(RECORD SET)
============

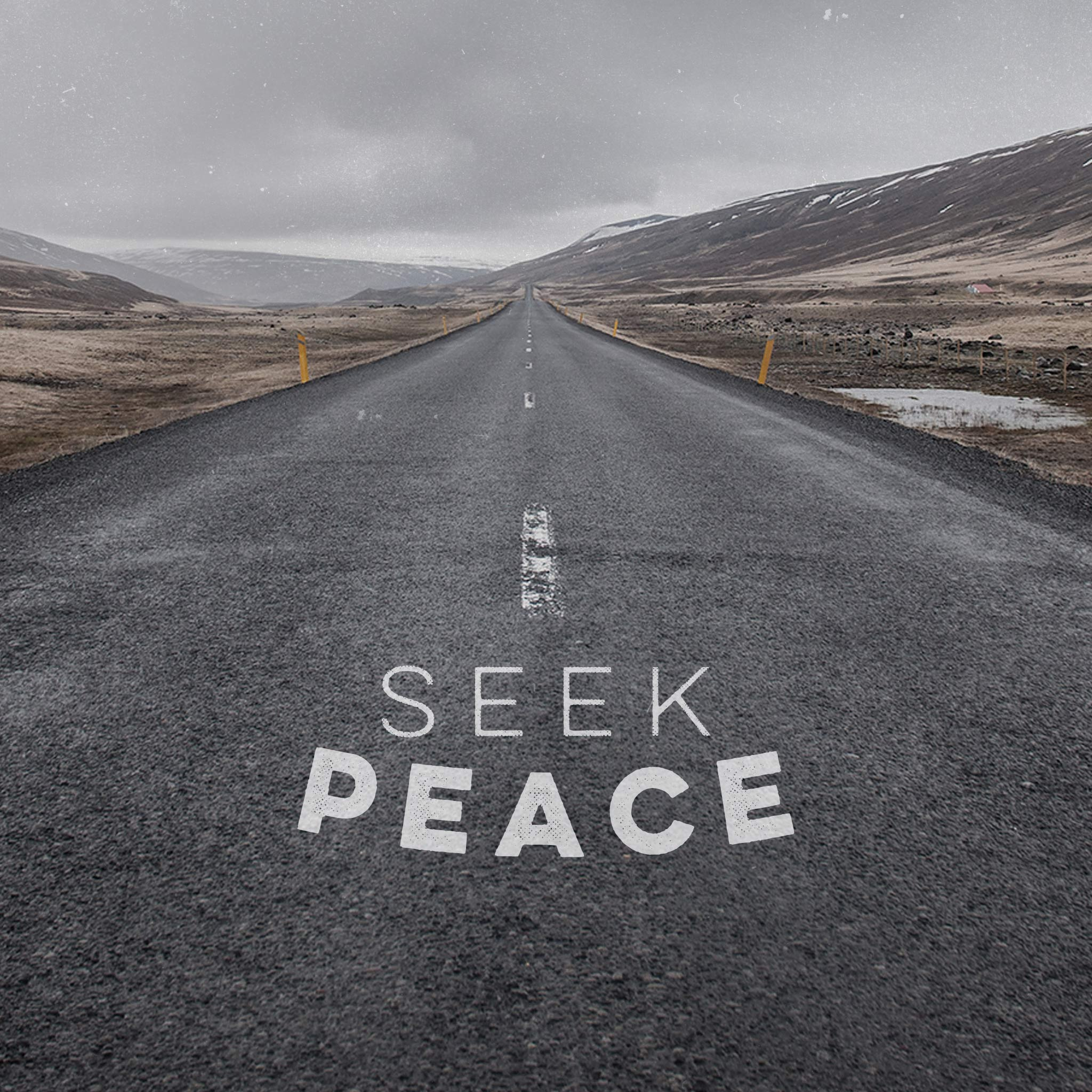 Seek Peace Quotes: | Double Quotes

============

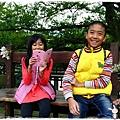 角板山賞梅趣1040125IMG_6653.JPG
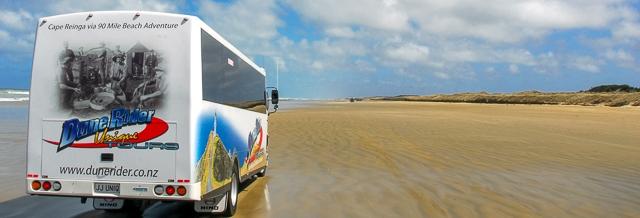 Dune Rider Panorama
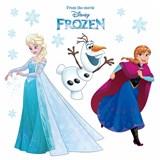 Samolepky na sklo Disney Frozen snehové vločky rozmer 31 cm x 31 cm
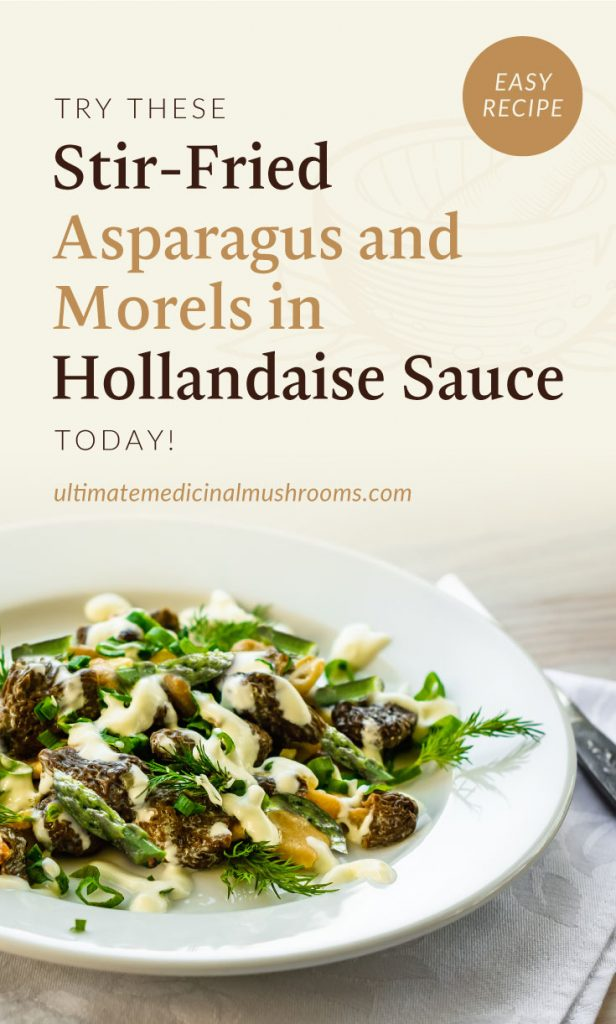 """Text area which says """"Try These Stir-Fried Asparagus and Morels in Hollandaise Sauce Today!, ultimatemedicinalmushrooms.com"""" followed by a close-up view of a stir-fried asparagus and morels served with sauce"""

============

(WORK INSTRUCTIONS)
Each line above that falls between the line with "角板山賞梅趣1040125IMG_6653.JPG" and the line with "area which says" should be printed exactly, together with those two lines, but the pictures should not.

(SOLUTION TO THIS TASK)
 角板山賞梅趣1040125IMG_6653.JPG
 Dune Rider Panorama
 Samolepky na sklo Disney Frozen snehové vločky rozmer 31 cm x 31 cm
 """Text area which says """"Try These Stir-Fried Asparagus and Morels in Hollandaise Sauce Today!, ultimatemedicinalmushrooms.com"""" followed by a close-up view of a stir-fried asparagus and morels served with sauce"""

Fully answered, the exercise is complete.